Optimize your API

Minimize the amount of data returned by a single API request by allowing users to customize what you send to them. There are many ways you can do this:

  • Pre-aggregate metrics such as counts and averages so your user doesn't have to do these calculations themselves.
  • Empower your users to only request the data they actually need for a given use case, for example specific fields or specific quantities.
  • Allow your user to pre-fetch related records in the same request.
  • Make sure there are ways for the user to download and cache reference data such as categories.

If you ensure that your users can minimize the amount of data they request from your API, you will save data and reduce the energy footprint of your application not only for your own customers but also for your customer's cutomers.

Example: A Blog with comments

Suppose you are creating an API for a blog with comments - a poor API might expose an endpoint like the following example as the only way to get a list of the blogs for a given month;

GET /posts/?year=2021&month=10
[
  {
    "id": 1,
    "title": "My first article",
    "date": "2021-10-10",
    "body": "This is the full body of the artilce"
  },
  //... ALL posts follow
]

In order to find the comments for this post, the user must send away a second request to the comments endpoint;

GET /posts/1/comments/
[
  { "author": "Fred" , "comment": "I totally agree"},
  { "author": "Barney" , "comment": "Good post"},
]

Let's say your customer is creating a "browse posts per month" feature for their site. To do this, all they need from your API is the title, the date and the number of comments for a given month - they also want to paginate through 10 posts at a time. With no way of preventing all of this data being sent back, the user is required to make a potentially large request for all the blog data, and then another request per post to get the comment count - this will all include data they do not need.
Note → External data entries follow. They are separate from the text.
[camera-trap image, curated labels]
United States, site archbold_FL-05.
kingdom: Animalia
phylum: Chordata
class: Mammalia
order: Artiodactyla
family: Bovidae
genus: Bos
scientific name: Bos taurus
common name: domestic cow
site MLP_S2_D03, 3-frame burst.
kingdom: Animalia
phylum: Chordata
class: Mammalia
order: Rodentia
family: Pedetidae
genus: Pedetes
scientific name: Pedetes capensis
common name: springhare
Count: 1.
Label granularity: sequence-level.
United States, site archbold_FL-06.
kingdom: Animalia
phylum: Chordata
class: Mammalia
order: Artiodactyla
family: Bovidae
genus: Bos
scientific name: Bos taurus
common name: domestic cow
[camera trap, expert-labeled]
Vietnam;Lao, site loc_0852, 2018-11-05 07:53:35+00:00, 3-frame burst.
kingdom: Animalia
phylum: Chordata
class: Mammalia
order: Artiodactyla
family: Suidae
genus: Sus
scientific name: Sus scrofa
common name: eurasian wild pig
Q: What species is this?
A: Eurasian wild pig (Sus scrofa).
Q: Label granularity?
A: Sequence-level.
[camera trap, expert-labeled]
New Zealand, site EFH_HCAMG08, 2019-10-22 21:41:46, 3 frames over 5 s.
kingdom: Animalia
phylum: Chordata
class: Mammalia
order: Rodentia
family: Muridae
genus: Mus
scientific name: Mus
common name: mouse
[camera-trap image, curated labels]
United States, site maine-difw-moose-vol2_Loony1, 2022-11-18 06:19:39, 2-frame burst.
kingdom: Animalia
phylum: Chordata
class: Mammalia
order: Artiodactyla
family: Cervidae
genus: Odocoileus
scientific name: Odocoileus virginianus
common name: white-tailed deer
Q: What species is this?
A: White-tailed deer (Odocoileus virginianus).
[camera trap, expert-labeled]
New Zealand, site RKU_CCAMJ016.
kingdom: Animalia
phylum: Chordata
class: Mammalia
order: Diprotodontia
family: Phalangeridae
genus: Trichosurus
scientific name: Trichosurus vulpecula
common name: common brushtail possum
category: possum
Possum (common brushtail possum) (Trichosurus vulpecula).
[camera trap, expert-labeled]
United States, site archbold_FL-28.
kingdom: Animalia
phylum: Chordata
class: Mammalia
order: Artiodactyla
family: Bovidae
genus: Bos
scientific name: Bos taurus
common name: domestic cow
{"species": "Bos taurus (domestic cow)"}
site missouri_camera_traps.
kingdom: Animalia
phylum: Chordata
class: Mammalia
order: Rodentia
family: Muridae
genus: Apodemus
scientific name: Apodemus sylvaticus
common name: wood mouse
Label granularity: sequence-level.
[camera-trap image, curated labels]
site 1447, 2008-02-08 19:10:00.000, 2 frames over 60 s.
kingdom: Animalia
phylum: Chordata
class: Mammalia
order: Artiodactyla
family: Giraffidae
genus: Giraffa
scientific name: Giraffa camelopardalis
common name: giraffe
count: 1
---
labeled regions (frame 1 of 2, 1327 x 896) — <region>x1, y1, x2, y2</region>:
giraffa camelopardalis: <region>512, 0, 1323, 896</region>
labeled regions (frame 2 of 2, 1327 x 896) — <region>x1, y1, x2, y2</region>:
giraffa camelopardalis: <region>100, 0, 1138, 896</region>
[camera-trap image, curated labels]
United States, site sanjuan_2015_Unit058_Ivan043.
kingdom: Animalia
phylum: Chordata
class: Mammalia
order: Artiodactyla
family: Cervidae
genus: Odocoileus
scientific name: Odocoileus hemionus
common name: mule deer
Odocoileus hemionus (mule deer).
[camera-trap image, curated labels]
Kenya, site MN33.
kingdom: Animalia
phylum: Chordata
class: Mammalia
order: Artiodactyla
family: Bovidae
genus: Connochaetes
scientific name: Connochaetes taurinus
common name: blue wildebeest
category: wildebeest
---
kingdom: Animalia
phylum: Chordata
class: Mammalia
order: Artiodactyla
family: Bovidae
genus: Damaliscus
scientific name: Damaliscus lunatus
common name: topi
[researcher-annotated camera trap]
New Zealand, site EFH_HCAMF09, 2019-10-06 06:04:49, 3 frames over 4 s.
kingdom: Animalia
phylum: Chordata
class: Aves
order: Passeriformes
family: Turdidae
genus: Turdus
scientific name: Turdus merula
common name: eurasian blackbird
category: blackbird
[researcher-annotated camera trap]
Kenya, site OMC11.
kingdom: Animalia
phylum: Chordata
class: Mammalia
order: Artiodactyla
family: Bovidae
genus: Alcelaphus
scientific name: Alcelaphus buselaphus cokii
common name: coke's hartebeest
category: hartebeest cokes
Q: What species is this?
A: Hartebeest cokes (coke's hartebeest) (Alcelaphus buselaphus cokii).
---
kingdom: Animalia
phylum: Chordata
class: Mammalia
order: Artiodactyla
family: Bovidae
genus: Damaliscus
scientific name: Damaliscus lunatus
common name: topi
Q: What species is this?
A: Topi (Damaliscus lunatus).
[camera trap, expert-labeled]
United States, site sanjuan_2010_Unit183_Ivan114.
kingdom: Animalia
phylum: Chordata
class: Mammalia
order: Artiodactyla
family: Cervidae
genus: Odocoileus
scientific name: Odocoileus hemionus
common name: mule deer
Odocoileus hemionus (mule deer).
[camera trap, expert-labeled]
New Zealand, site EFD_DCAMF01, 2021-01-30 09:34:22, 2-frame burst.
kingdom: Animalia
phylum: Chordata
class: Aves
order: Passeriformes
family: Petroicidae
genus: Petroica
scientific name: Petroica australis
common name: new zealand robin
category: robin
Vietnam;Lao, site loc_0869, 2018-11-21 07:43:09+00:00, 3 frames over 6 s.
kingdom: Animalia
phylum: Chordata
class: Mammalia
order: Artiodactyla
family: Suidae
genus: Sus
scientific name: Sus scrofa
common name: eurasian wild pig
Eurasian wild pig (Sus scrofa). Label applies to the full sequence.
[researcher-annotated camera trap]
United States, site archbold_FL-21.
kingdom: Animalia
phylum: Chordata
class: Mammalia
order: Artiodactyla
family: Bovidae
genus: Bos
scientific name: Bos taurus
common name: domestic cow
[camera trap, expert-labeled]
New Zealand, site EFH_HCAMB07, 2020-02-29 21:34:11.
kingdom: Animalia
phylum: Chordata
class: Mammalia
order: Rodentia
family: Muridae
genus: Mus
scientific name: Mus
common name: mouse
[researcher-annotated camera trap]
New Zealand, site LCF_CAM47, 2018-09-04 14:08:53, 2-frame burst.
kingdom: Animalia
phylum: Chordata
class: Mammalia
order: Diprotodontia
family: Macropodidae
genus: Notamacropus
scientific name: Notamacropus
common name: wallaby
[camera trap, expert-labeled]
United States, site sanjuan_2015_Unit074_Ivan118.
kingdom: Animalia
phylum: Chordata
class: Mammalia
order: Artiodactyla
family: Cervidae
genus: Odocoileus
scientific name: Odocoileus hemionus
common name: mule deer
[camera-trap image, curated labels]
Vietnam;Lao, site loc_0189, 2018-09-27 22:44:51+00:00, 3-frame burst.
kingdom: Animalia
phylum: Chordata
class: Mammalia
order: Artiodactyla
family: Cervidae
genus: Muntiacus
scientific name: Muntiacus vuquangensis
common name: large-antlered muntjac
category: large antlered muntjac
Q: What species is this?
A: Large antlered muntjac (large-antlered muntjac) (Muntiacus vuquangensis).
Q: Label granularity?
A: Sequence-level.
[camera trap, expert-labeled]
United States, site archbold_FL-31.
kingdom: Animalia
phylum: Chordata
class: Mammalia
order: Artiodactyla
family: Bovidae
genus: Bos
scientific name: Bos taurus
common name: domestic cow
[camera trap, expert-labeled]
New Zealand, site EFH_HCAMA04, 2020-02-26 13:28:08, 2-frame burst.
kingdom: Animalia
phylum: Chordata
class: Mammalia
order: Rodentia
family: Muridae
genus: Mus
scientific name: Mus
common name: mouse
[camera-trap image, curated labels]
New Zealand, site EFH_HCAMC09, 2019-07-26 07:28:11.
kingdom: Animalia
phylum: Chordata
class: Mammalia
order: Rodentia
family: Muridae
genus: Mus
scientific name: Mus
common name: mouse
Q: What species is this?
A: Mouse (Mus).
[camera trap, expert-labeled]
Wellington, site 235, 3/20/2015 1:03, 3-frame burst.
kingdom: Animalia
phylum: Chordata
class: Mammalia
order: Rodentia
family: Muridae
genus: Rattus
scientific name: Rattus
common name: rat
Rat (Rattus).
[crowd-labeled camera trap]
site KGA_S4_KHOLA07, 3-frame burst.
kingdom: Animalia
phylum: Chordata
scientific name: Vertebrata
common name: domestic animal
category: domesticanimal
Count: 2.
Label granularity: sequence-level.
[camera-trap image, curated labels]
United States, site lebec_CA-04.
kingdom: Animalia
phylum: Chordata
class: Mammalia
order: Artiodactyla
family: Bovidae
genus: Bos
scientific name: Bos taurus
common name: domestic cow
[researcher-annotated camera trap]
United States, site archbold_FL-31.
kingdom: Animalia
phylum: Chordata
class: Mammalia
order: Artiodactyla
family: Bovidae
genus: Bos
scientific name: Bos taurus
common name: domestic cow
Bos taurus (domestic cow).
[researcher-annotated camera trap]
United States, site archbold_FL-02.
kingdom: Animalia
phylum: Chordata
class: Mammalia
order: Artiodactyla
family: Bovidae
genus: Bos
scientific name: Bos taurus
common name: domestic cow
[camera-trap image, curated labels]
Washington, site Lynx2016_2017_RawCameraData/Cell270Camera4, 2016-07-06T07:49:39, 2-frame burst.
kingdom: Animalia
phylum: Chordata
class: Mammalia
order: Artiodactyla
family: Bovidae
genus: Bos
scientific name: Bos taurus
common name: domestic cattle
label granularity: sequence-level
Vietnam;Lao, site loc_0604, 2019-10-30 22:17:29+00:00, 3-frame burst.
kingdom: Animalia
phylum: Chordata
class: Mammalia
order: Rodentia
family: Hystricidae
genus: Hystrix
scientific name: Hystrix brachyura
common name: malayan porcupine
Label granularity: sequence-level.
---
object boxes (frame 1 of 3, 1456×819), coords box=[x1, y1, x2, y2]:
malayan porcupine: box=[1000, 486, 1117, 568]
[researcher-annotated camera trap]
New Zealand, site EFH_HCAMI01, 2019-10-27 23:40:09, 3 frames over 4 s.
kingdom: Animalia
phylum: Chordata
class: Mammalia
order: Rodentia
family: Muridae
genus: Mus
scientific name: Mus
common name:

Now imagine you used a different model and gave the user some control over what they received in the response and pre-aggregated the comment count such that it could be requested directly via the blog endpoint;

GET /posts/?year=2021&month=10&fields=title,date,commentCount&skip=0&take=10
[
  {
    "title": "My first article",
    "date": "2021-10-10",
    "commentCount": 2
  },
  //... more posts follow
]

Through our API we have allowed the user to use the querystring of the request to fine tune the amount of data we return - they request only specific fields (using the fields key) and to specify the number of records they want to return (through the skip and limit keys). No more data being wasted, plus this will likely save compute time and thus speed up the request.

In addition, doing this also gives us confidence that our API will scale because we can now predict (and set limits on) the amount of data a request might return - on our original API implementation, a single month may have many blogs (a metric we might not have control of) and each blog may have many comments (a metric we almost certainly do not have control of!) - that's potentially a lot of data!

Using a specification

Whilst you can design a bespoke API that is optimal for your users, there are a number of specifications out there that provide the recommended optimisations and more out of the box: two in particular are JSON-API and GraphQL.

Both of these provide, by design, implementations that allow users to only request the data they need and offer conventions for patterns such as pagination and pre-fetching related records.

As well as giving you a battle-tested pattern to base your API around, your customers are also likely to thank you for the improved developer experience they receive when consuming your API: Not only are responses now tailorable, they are also predictable and because both JSON-API and GraphQL are schema-based. This means that you can auto-generate your documentation and your API consumers can auto-generate much of their client code!